*** Provided records

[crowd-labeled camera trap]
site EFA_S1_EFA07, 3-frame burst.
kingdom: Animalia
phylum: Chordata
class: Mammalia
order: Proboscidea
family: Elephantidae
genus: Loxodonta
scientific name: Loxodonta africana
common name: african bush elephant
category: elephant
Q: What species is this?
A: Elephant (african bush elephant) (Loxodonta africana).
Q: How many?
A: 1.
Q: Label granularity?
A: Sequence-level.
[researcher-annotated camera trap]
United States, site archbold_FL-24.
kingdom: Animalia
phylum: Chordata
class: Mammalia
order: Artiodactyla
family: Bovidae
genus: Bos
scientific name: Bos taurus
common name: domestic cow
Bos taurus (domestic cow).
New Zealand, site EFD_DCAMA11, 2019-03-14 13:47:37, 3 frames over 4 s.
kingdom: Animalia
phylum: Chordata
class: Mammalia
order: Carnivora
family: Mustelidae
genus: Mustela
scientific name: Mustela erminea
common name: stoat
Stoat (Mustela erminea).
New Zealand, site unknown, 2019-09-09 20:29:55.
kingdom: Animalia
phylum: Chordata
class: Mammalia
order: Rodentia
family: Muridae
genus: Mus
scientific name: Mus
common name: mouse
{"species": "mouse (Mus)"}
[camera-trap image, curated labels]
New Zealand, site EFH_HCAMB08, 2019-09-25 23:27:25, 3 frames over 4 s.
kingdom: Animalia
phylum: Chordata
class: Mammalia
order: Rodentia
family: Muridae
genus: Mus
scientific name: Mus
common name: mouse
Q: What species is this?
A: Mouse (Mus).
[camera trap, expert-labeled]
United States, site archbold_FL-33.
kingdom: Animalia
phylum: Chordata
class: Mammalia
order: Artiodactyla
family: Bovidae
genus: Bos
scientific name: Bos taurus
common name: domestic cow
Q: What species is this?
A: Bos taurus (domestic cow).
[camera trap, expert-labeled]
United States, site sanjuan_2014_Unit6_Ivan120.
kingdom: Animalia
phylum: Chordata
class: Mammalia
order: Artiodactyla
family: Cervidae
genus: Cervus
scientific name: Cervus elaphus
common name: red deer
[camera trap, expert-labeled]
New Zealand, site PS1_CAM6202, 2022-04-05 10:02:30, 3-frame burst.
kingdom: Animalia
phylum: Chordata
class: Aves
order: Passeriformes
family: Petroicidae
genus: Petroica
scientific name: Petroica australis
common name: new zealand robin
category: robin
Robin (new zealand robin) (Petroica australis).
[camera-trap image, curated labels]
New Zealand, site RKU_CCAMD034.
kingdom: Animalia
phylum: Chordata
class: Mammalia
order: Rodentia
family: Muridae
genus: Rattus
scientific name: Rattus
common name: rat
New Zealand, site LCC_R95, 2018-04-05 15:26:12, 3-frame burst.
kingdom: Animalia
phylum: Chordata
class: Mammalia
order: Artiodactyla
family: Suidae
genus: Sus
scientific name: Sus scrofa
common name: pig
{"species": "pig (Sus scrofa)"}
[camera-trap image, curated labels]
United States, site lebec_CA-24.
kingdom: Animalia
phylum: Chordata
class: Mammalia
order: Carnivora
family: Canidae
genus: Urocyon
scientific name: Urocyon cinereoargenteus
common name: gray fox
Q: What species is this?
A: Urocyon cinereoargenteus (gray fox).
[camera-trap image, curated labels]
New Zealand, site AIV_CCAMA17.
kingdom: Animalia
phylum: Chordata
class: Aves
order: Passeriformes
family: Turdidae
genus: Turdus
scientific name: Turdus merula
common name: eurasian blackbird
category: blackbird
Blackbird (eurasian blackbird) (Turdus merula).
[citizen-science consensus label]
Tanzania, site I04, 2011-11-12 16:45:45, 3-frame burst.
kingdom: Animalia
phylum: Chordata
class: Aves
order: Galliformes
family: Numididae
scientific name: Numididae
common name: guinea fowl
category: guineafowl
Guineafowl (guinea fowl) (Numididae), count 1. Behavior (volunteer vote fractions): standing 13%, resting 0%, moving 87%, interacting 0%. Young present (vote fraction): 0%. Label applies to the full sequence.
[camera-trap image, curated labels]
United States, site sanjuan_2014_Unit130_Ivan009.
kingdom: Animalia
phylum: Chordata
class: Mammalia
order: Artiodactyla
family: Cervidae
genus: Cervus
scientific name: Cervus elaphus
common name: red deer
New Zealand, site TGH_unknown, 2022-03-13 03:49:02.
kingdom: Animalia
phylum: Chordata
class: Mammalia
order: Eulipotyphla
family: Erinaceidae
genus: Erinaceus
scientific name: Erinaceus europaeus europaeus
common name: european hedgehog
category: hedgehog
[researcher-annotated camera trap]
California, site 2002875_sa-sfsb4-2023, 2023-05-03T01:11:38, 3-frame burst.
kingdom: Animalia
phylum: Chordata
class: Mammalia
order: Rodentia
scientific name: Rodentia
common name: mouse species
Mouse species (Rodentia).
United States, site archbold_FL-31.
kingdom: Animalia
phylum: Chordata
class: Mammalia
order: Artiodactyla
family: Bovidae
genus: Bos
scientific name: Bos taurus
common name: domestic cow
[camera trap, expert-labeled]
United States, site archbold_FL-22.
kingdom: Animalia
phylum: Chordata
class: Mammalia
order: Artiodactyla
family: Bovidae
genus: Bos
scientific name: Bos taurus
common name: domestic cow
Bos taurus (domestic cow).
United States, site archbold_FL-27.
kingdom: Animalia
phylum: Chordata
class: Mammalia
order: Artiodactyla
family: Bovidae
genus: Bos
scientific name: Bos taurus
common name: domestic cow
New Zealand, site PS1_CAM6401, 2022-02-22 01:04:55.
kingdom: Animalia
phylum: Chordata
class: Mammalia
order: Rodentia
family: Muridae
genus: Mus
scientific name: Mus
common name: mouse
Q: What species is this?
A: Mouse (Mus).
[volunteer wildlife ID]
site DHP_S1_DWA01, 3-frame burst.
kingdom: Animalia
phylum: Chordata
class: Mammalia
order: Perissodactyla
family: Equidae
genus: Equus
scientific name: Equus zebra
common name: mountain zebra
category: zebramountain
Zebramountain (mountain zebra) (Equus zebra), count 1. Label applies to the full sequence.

******

What is needed: Verbatim output is expected for the lines from the start of the data to the line in which "common name: new zealand robin" appears, both included.

Completed task:
[crowd-labeled camera trap]
site EFA_S1_EFA07, 3-frame burst.
kingdom: Animalia
phylum: Chordata
class: Mammalia
order: Proboscidea
family: Elephantidae
genus: Loxodonta
scientific name: Loxodonta africana
common name: african bush elephant
category: elephant
Q: What species is this?
A: Elephant (african bush elephant) (Loxodonta africana).
Q: How many?
A: 1.
Q: Label granularity?
A: Sequence-level.
[researcher-annotated camera trap]
United States, site archbold_FL-24.
kingdom: Animalia
phylum: Chordata
class: Mammalia
order: Artiodactyla
family: Bovidae
genus: Bos
scientific name: Bos taurus
common name: domestic cow
Bos taurus (domestic cow).
New Zealand, site EFD_DCAMA11, 2019-03-14 13:47:37, 3 frames over 4 s.
kingdom: Animalia
phylum: Chordata
class: Mammalia
order: Carnivora
family: Mustelidae
genus: Mustela
scientific name: Mustela erminea
common name: stoat
Stoat (Mustela erminea).
New Zealand, site unknown, 2019-09-09 20:29:55.
kingdom: Animalia
phylum: Chordata
class: Mammalia
order: Rodentia
family: Muridae
genus: Mus
scientific name: Mus
common name: mouse
{"species": "mouse (Mus)"}
[camera-trap image, curated labels]
New Zealand, site EFH_HCAMB08, 2019-09-25 23:27:25, 3 frames over 4 s.
kingdom: Animalia
phylum: Chordata
class: Mammalia
order: Rodentia
family: Muridae
genus: Mus
scientific name: Mus
common name: mouse
Q: What species is this?
A: Mouse (Mus).
[camera trap, expert-labeled]
United States, site archbold_FL-33.
kingdom: Animalia
phylum: Chordata
class: Mammalia
order: Artiodactyla
family: Bovidae
genus: Bos
scientific name: Bos taurus
common name: domestic cow
Q: What species is this?
A: Bos taurus (domestic cow).
[camera trap, expert-labeled]
United States, site sanjuan_2014_Unit6_Ivan120.
kingdom: Animalia
phylum: Chordata
class: Mammalia
order: Artiodactyla
family: Cervidae
genus: Cervus
scientific name: Cervus elaphus
common name: red deer
[camera trap, expert-labeled]
New Zealand, site PS1_CAM6202, 2022-04-05 10:02:30, 3-frame burst.
kingdom: Animalia
phylum: Chordata
class: Aves
order: Passeriformes
family: Petroicidae
genus: Petroica
scientific name: Petroica australis
common name: new zealand robin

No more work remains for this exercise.